Problem to work on
Output the listing exactly as written, apart from its pictures.

Dataset extract
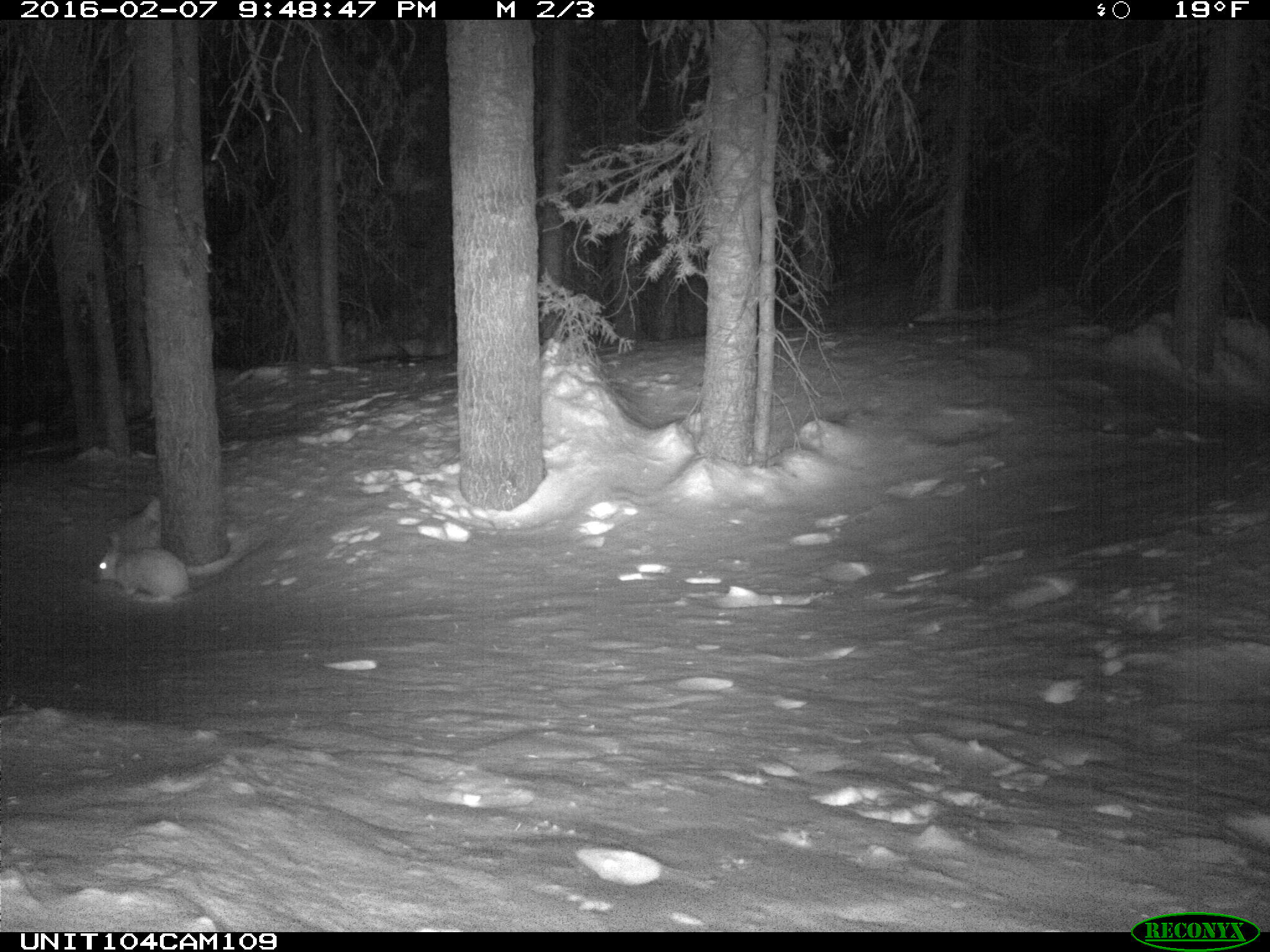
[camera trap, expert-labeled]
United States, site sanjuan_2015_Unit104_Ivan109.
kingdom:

Exercise answer
[camera trap, expert-labeled]
United States, site sanjuan_2015_Unit104_Ivan109.
kingdom:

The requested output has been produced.